How we do it: our principles
- Long-term focus. This is our most important advantage and is embedded in every aspect of our approach. We are privileged to be supported by an investment-led partnership and clients who share our time horizon.
- Opportunity-driven. The best investors are natural optimists. The core of our philosophy is to look for opportunities to improve the status quo.
- Act as owners. Our time horizon allows us to build genuinely collaborative relationships with investee companies. We will use this to support their success however we can – including by offering supportive challenges.
- Materiality matters. Our edge is in the quality of our research, analysis and debate and our desire to understand the businesses we invest in truly. We spend our time on issues material to the future success of investee companies, not seeking to tick boxes, which dictates our engagement.
- Full transparency. We will communicate to our clients in the same way that we would want from companies. We will be clear about how and why we make decisions and be honest when we get things wrong.
Holding us to account
We ask clients to judge our progress in three ways:
- Investment performance. We believe that finding sustainable companies will help us to deliver returns that are meaningfully better than broad equity indices. We aim to outperform our benchmark by 2% net of fees over rolling 5-year periods.[1]
- Whether portfolio companies are making a difference. Our investment case always contains a ‘theory of change’, including evidence that would support or challenge our hypothesis. We won’t always be able to demonstrate this quantitatively, but we commit to appraising our investments with humility and integrity – and to sharing the results.
- Whether we are making a difference. Specifically, through our engagement activity. Again, this will be hard to quantify, and we will not confuse process (votes cast, letters written) with outcomes (a change in the real world).
Sustainable Growth, beyond ESG
Ultimately, what makes companies outstanding, and potentially great long-term investments, is when they do something different from the pack – to innovate, influence others, and shape their industries. When they make a difference.
Similarly, we won’t be able to deliver outperformance unless we do something different from our peers. We believe our approach is a more useful lens than the conventional approach to ‘ESG’, which is increasingly focused on compliance with minimum standards. We prefer a forward-looking approach that focuses on matters critical to a company’s success rather than trying to tick every box.
This is a road less trodden, but we believe it will make our journey more meaningful and rewarding for our clients.

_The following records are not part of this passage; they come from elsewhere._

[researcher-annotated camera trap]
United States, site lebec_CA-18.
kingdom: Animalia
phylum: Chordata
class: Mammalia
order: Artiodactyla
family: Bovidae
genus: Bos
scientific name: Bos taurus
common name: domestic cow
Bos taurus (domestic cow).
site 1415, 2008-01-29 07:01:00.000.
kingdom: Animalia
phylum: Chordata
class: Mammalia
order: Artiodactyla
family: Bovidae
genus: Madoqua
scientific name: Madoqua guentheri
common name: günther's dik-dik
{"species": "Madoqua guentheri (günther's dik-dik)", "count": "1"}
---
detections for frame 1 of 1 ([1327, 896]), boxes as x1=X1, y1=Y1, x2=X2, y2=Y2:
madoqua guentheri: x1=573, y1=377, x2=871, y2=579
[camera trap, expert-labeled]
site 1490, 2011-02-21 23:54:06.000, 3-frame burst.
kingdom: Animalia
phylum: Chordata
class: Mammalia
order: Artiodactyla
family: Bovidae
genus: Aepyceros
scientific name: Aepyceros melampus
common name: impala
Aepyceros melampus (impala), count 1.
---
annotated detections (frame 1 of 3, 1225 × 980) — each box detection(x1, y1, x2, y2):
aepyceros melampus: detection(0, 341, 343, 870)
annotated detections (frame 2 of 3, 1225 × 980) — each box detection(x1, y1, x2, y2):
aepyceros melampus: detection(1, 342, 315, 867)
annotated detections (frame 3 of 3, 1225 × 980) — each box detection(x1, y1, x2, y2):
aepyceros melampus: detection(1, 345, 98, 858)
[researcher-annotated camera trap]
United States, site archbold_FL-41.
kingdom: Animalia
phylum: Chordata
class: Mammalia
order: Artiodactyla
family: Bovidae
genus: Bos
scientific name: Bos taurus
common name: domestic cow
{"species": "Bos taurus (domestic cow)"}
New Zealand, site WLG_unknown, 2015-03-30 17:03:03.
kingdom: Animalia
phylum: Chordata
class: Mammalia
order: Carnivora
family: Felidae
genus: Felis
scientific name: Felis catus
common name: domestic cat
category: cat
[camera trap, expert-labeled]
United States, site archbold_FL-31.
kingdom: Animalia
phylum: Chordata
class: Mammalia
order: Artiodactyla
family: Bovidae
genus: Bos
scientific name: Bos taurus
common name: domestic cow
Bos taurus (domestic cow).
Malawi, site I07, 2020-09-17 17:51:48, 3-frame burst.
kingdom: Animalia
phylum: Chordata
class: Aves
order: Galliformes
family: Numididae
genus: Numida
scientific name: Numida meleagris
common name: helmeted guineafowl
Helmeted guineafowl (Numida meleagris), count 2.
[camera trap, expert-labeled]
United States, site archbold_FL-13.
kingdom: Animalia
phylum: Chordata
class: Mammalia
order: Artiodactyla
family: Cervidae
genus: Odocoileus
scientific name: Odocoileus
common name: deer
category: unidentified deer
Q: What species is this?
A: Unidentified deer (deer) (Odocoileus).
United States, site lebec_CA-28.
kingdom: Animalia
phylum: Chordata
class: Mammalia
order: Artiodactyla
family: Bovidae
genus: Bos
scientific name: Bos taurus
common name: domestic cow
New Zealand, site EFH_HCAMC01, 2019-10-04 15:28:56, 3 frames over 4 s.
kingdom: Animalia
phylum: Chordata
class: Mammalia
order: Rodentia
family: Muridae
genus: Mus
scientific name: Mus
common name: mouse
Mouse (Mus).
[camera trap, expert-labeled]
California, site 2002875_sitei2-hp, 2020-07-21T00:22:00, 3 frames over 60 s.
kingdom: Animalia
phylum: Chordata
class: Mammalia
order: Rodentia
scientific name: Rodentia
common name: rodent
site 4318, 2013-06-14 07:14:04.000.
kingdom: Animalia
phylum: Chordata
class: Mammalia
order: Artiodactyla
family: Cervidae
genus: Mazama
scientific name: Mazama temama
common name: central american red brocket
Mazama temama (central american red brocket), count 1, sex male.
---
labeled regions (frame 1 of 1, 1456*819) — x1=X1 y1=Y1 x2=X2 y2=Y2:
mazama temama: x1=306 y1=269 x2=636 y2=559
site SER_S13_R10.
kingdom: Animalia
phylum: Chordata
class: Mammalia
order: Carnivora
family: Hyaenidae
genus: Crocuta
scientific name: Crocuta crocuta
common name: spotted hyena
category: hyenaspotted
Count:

[1] Sustainable Growth Benchmark = MSCI ACWI.
Risk factors
The views expressed should not be considered as advice or a recommendation to buy, sell or hold a particular investment. They reflect opinion and should not be taken as statements of fact nor should any reliance be placed on them when making investment decisions.
This communication was produced and approved in November 2022 and has not been updated subsequently. It represents views held at the time of writing and may not reflect current thinking.